DOCUMENT TEXT section start

Monday, December 29, 2014

Streets of Jiangmen

Here's a video of the streets of Jiangmen, mainland China, with its multitude of the vehicles and motor scooters lock in their daily street dance.

The Fountain of Wealth in Singapore

Here's a video of the Fountain of Wealth in Singapore, once the largest fountain in the world. Every two hours the full fountain is on display and visitors must exit fountain centre. Visitors often throw coins into the mini fountain at the centre and walk around it three time for good luck. At night, the fountain is the setting for laser performances, as well as live music and laser message dedications which we did not see.

Thursday, December 11, 2014

On The Go In Asia

From Mid-October to early November of 2014, Kay and I traveled to Asia for three and half weeks. The main purpose of this trip was to visit relatives in Jiangmen located in southern China about 2 hours drive from the South China Sea, and to meet her brother's new wife. It has been 10 years since Kay last visited and it would be a first for me. My pictures are divided into five groups; Hong Kong Part 1, Jiangmen, Hong Kong Part 2, Macau, and Singapore.

Hong Kong Part 1: The first leg of our trip to Asia began with a non-stop flight from San Francisco to Hong Kong. Before going into mainland China, Kay and I decided to spend four nights on our own exploring the sights in Hong Kong. My last trip to this area was in 1992. Needless to say that China, which now includes Hong Kong and Macau as Special Administrative Regions, has experienced an economic explosion since 1992. As a result, on going construction, be it high rise buildings or roadways, can be seen throughout the regions we visited. Living with a crowd is the norm here which certainly makes me appreciate, ever more, the luxury of space that I have at home. Here's a few favorite pictures from Hong Kong Part 1. To see all the pictures in Picasa, click on the link at the lower right of the last picture.

From Hong Kong, Part 1

Jiangmen: We were picked up by Kay's brother and his wife in Jiangmen after catching the early morning ferry from Hong Kong, about a 3-hour ride. Our hotel, where we spent the next 9 nights, was within easy walking distance to most of the relative's homes and nicely situated across the street from the city's central park, the Donghu. This beautiful flowery park with two lakes, a large open plaza, and three hilly knolls, along with numerous hidden pathways and enclaves, is a popular gathering place for community activities throughout the day and evening hours. Besides normal activities like walking and jogging, there is group exercise, jazzercise, tai chi, kung fu, singing, fan dancing and ballroom dancing just to name a few. Add special events during weekends such Chinese opera on the open air stage and colorful light and fountain displays, and this is a very entertaining place. While in Jiangmen, it was all about being with family with big meals out and in along with side trips to local sights. Here's a few favorite pictures from Jiangmen. To see all the pictures in Picasa, click on the link at the lower right of the last picture.

DOCUMENT TEXT section end
INFORMATION GIVEN section start

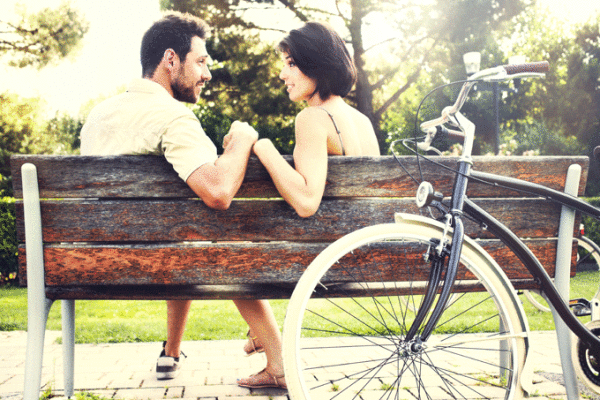 couple-park-bench-bike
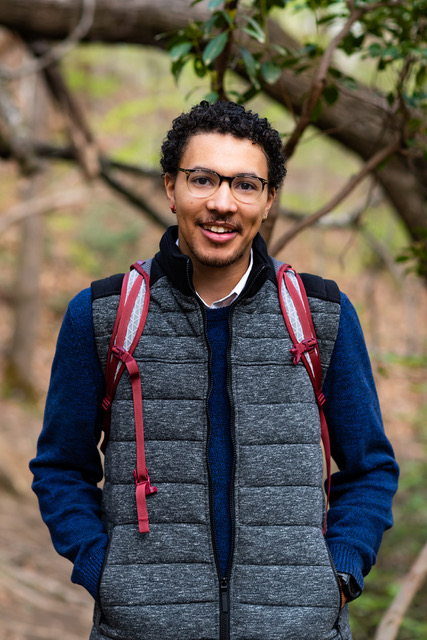 Tyus Williams stands in a forest and smiles at the camera.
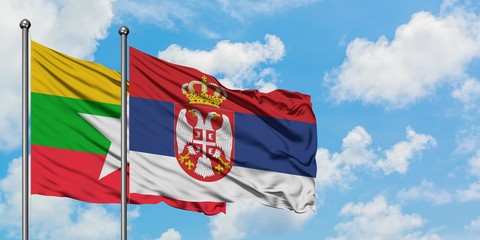 Myanmar and Serbia flag waving in the wind against white cloudy blue sky together. Diplomacy concept, international relations.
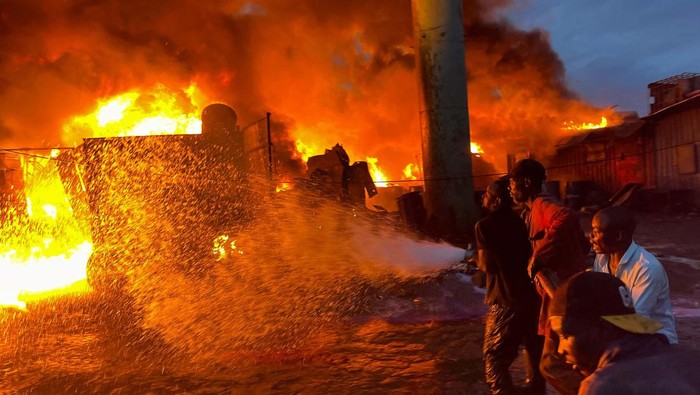 Volunteers attempt to extinguish a fire that broke out at a commercial depot, used for oil barrels and flammable drums, near Muthurwa settlement, in Nairobi, Kenya, January 30, 2024. REUTERS/Thomas Mukoya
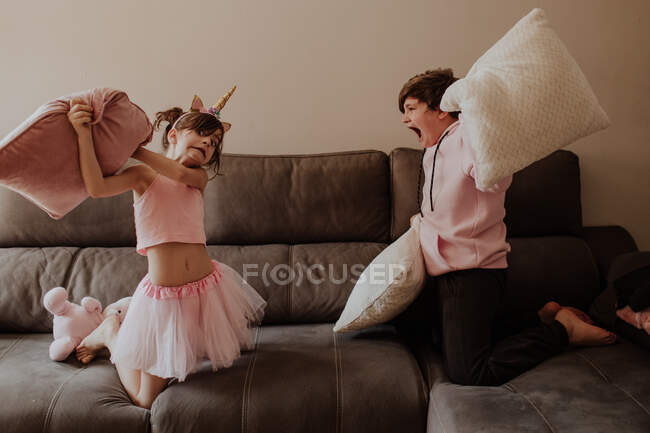 Vista lateral de chico adolescente descalzo golpeando a hermana en traje de unicornio con almohada mientras juegan en el sofá juntos - foto de stock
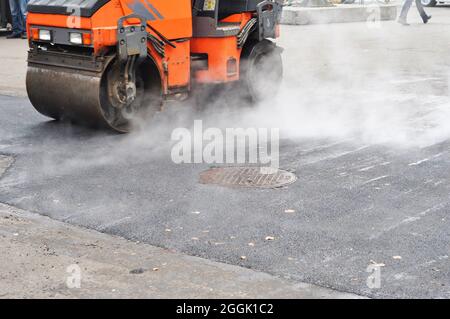 Straßenreparatur, Verdichter legt Asphalt. Reparieren Sie Pflaster und legen Sie neue Asphalt Patching-Methode im Freien. Stockfoto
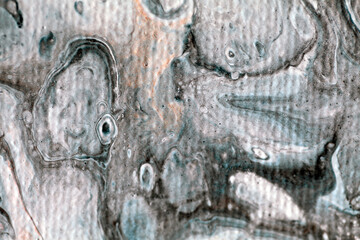 Macro detail of an abstract painting showing an imaginary underwater scene with a teddy bear and a one eyed puppet, in grey and white tones with visible canvas texture and blurriness, creating depth. 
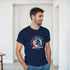 Man wearing navy USA graphic T-shirt featuring Statue of Liberty design for Independence Day.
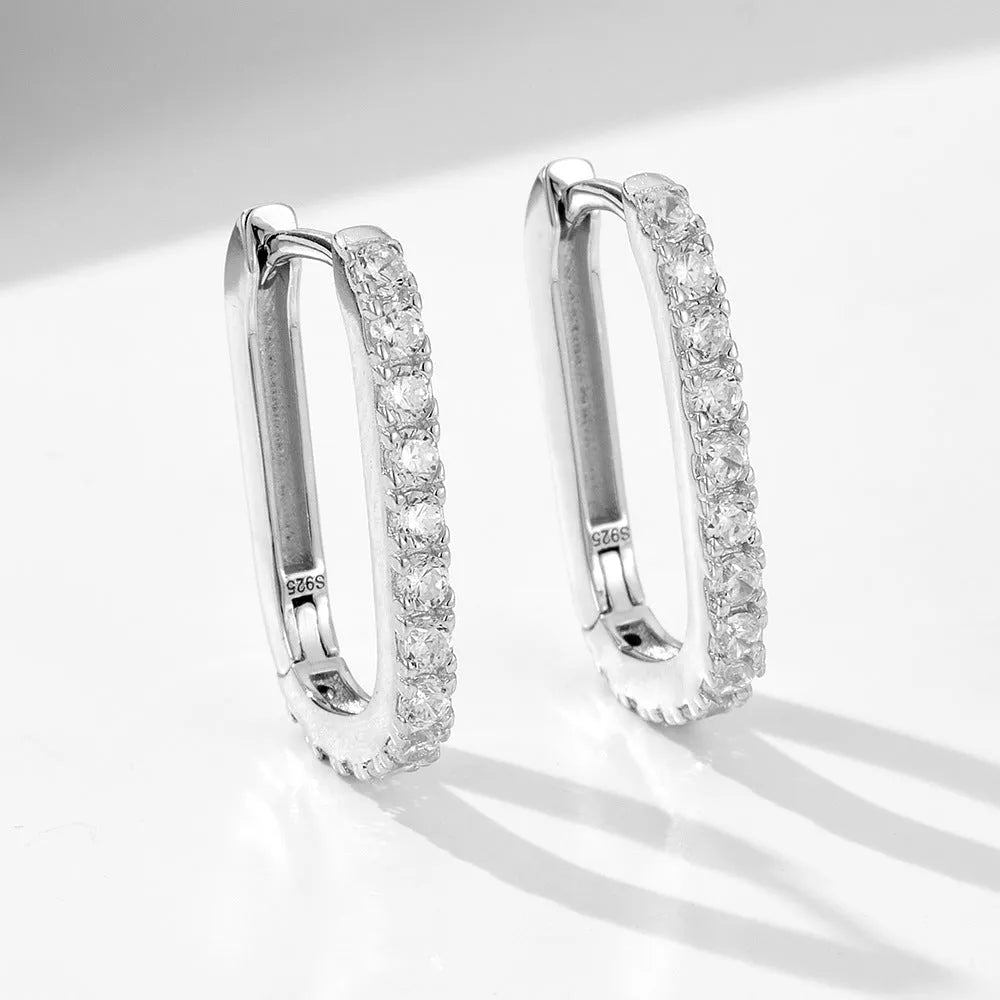 Sterling silver oval zircon ear clips with geometric design in white or yellow finish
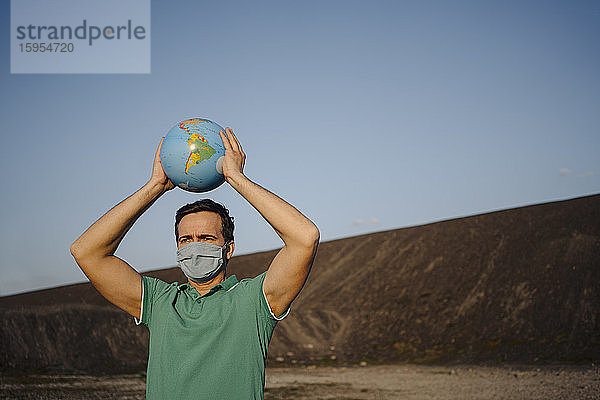 Erwachsener Mann mit Maske  der einen Globus auf einer stillgelegten Minenspitze hält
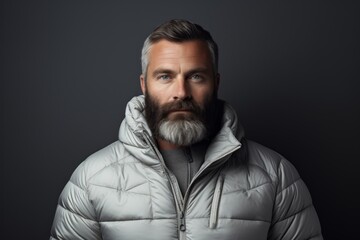 Obraz premium Portrait of a blissful man in his 40s donning a durable down jacket isolated on modern minimalist interior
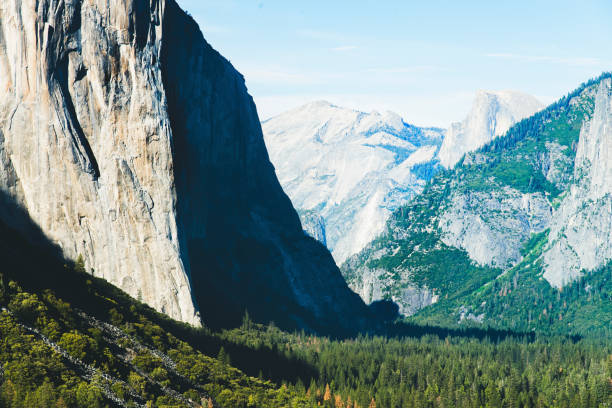 Aerial view overlooking Yosemite Valley and the El Capitan and Half Dome. High alpine mountains and deep forests.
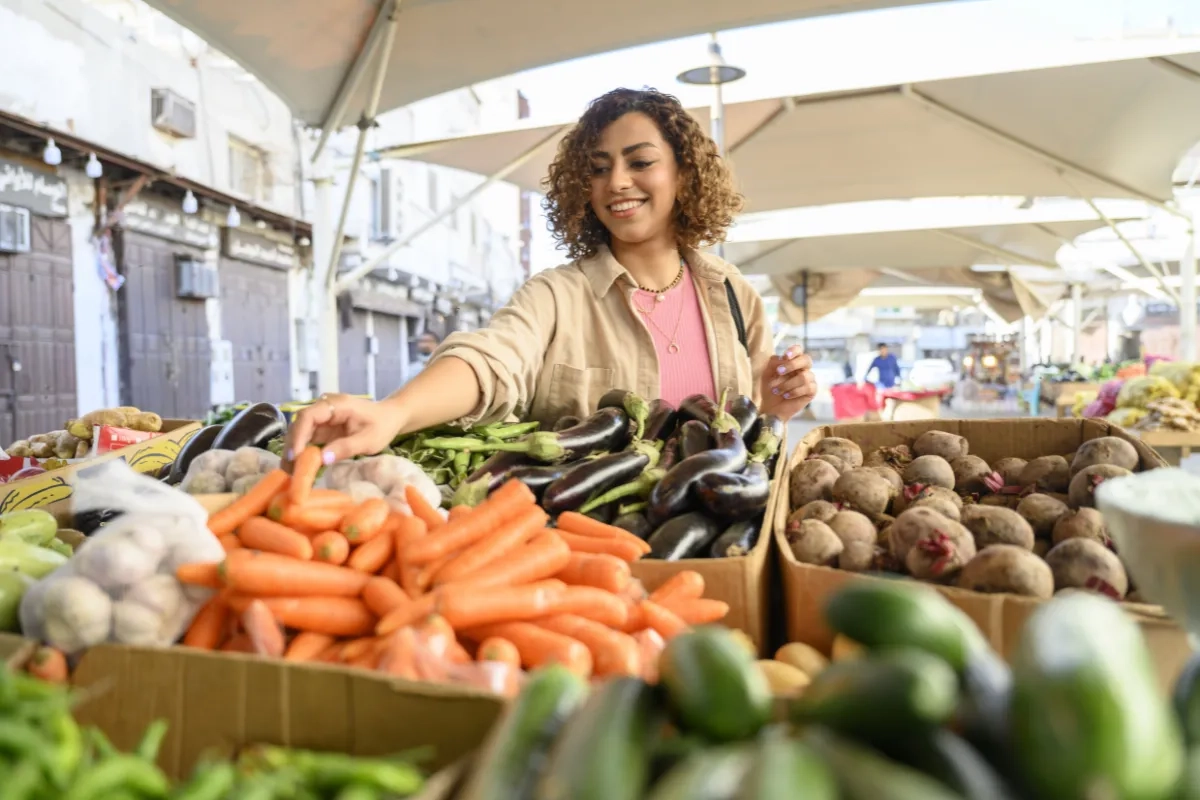 Mulher escolhendo cenouras em uma banca de feira livre. Na banca é possível ver pepinos, berinjelas, alho e outros vegetais.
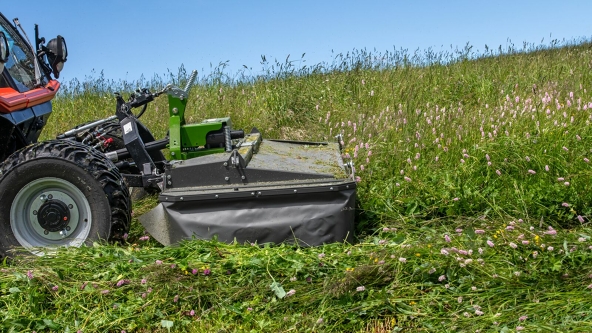 Primo piano di una Fendt Slicer gamma Alpina verde che falcia erba su un prato verde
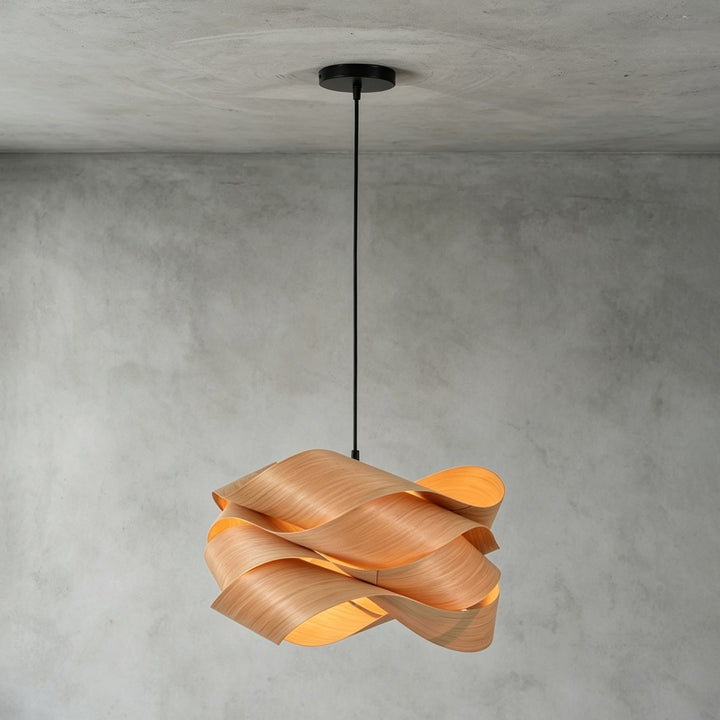 Link wood pendant light with a black canopy installed against a gray concrete wall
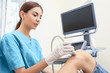 © Africa Studio - Doctor conducting ultrasound examination of patient's knee in clinic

INFORMATION GIVEN section end

● **BRIEF A**
According to the travel blog, why can ongoing construction be seen throughout the regions visited? Answer in one to three sentences.
● **BRIEF B**
Reproduce the passage of the travel blog starting with "Monday, December 29, 2014" and going on through "did not see.".
This data is not needed for any of the work.

● **TASK OUTPUT A**
China, which now includes Hong Kong and Macau as Special Administrative Regions, has experienced an economic explosion since 1992. As a result, ongoing construction of high-rise buildings and roadways can be seen throughout those regions.

● **TASK OUTPUT B**
Monday, December 29, 2014

Streets of Jiangmen

Here's a video of the streets of Jiangmen, mainland China, with its multitude of the vehicles and motor scooters lock in their daily street dance.

The Fountain of Wealth in Singapore

Here's a video of the Fountain of Wealth in Singapore, once the largest fountain in the world. Every two hours the full fountain is on display and visitors must exit fountain centre. Visitors often throw coins into the mini fountain at the centre and walk around it three time for good luck. At night, the fountain is the setting for laser performances, as well as live music and laser message dedications which we did not see.